I'm glad to see that so many people have posted on here. I would like to address regarding the bar being raised. I agree that the bar set for CN 3's and 4's is a bit low at Stanford and that it should be raised. However, it should be attainable and within reason. There are many of us who go above and beyond and DO function at the level of a CN II and IV. Under the proposed contract, many of us will be demoted to CNII despite the fact that we perform a multitude of specialty, leadership, and clinical roles. I say shame on the managers for allowing those who DIDN'T perform at the level of a CN III or IV to continue on at that level. I say shame on the hospital for wanting to demote those of us who DO function at the level of a CNII or IV. I am an ICU nurse. I perform a large majority of the specialty, clinical, and leadership roles available to me on my unit. Under the proposed contract, I will be demoted to a III and maybe a II because I don't publish articles, books, or speak at national conferences. Not to mention that I would have to do this ANNUALLY just to maintain by status. Who has the time to work full time AND publish? I work AT the bedside. I teach nurses who work AT the bedside. I teach advanced skills to physicians and other health care providers who work AT the bedside. While I agree that publishing and speaking are important aspects of professional development, I believe that equal credit should be given to both aspects of clinical nursing whether it's at the bedside, in an article, or at a national convention.

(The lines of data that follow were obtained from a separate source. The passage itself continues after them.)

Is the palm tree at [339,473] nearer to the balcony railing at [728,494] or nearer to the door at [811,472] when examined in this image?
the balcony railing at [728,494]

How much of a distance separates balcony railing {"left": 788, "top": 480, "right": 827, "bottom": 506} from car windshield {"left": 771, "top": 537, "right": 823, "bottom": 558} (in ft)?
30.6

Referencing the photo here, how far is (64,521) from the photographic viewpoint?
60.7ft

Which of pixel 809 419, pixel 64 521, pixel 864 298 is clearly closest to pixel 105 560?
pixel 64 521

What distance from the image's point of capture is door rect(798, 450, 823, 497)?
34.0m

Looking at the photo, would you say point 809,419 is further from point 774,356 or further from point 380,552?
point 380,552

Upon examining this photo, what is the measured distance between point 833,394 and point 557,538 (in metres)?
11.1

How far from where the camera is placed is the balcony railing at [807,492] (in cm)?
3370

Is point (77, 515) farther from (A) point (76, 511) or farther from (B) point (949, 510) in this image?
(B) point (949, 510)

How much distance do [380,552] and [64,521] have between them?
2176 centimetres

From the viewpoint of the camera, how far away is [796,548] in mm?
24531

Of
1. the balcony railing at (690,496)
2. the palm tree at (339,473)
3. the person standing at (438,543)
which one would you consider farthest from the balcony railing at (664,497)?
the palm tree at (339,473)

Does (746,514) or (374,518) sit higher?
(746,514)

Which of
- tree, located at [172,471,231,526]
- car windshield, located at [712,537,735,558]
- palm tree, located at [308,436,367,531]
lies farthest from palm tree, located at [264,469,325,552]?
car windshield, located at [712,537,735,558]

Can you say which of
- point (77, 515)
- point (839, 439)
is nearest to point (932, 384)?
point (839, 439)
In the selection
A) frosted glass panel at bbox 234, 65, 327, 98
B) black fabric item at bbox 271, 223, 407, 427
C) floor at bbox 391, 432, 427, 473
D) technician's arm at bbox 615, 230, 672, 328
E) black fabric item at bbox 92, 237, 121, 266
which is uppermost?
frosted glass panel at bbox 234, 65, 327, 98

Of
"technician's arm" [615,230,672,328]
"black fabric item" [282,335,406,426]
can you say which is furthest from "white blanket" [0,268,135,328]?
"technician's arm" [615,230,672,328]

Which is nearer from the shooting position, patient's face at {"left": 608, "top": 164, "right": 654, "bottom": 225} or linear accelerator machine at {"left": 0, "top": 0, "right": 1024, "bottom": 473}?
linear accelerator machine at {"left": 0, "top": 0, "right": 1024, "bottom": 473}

My salary does not dictate my worth. It's my skills that dictate my worth and I deserve to be recognized for those skills. I could care less about a raise. So, please do not feel sorry for me. I am not complaining about my 100K+ salary. Nor am I complaining about my employer wanting to raise the bar for clinical excellence. Feel sorry for me because Stanford is unfair and unrealistic in recognizing my clinical skills and professional talents.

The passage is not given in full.